Viyella autumn fashion forecast. (1969, March 19). The Australian Women's Weekly (1933 - 1982), p. 61 Supplement: Viyella autumn fashion forecast High-waisted Aline evening dress, centre,with soft front and back simulated pleats, has short sleeves, a low scooped neckline, and fastens at back with a 20 in. mini weight Lightning nylon zipper. Attached ribbon belt and bow. Sizes 8, 10,12, 14 for 31 i, 32i, 34,36 in. bust. Butterick Young Designer Pattern 4924 by Norma Tullo, price 90c includes postage - 1969

 

 

LIFE STYLE PEOPLE Tied-up for winter. (1972, April 19). The CanberraTimes (ACT : 1926 - 1995), p. 19 Norma Tullo moves up to a new look of sophistication with her witty scarf suits for autumn/winter. Left, swinging pleats for a shirt-jacketed suit in a choice of red, purple, white, gold or black with toning striped lie ($74). Right, multi-stripes in tones of red/green, red/purple or camel/brown for a slim suit with kick-pleated skirt - 1972

 

By 1977 Tullo decided to close her business stating that there was no hope for the Australian Fashion industry and that the textile mills could no longer supply her with the quality fabric that she needed. Tullo did not want to have to buy imported fabric and endure the problems that came with it such as industrial strikes and other issues. However she did continue her collection in Japan for Isetan as it was under license.
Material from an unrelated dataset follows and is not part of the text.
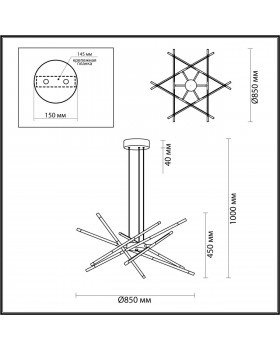 4323/84L HIGHTECH ODL22 125 металл/хром полированный Подвесной светильник IP20 LED 76W 3588Лм 3000K FUERTE-foto2
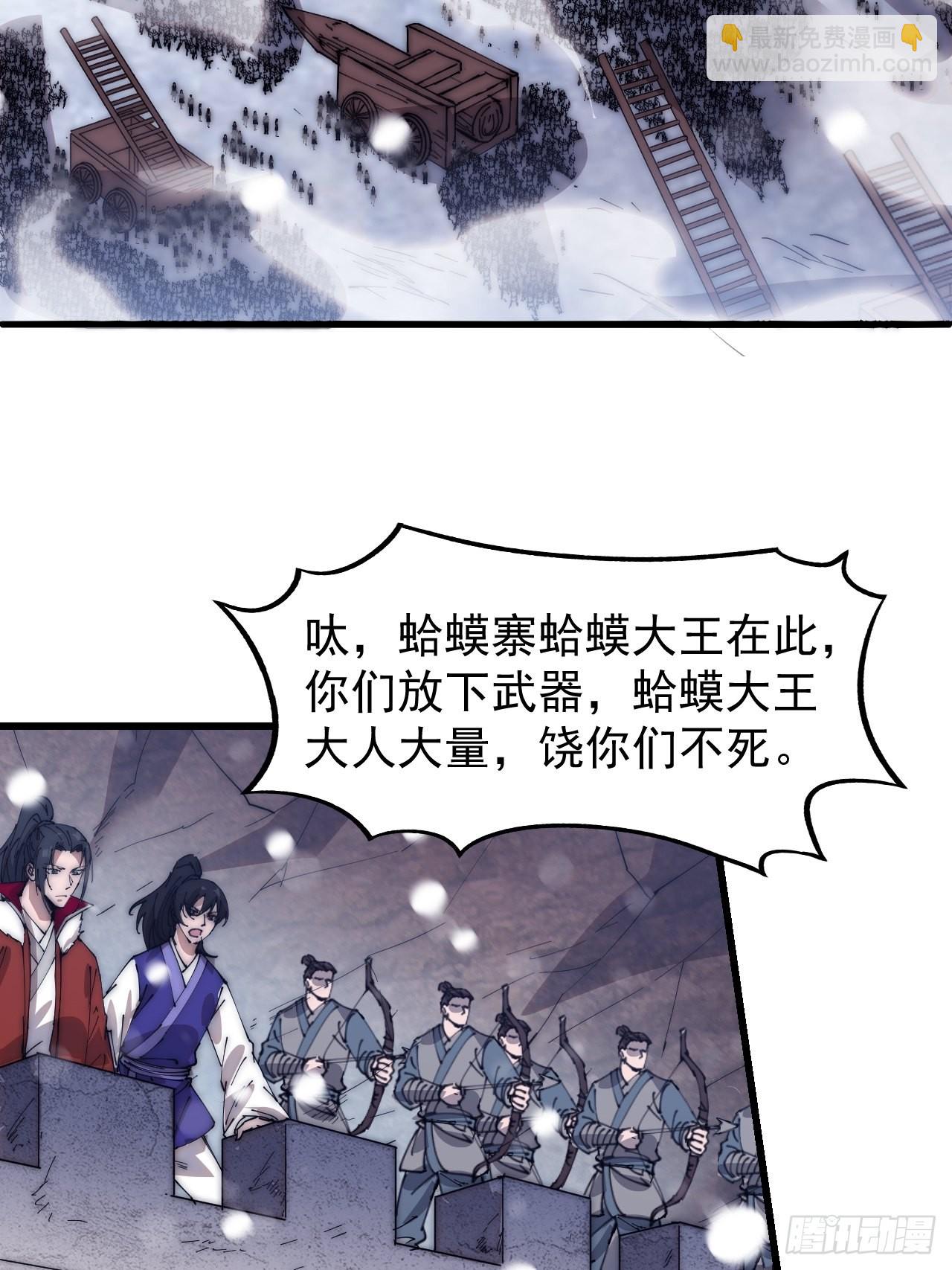 第三百五十一话：临阵倒戈？28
But by 1980 Tullo was back, working with retail brand Fletcher Jones, in charge of women's wear but ended her collaboration with them by 1982.

 

Sportsgirl, a women’s fashion chain also stocked her designs in the 80s as well that of other popular designers. Unfortunately from that point I was not able to find much more about Norma and what she may be doing today. Not many articles tend to mention her much so perhaps she has simply gone into retirement – one hopes!

Tullo was not alone in her popularity. Other Aussie designers such as Prue Acton, Kenneth Pirrie and Mark Shaw were also quite prominent and their garments are still treasured by Aussie fashion collectors. 

Do you happen to own any Norma Tullo? Or perhaps you may even remember her when she was at her peak? Circa Vintage has a few of her garments on sale here that you can buy

I cant wait for my two patterns to arrive and to get started with them. Kinda feels like I'm bringing them home!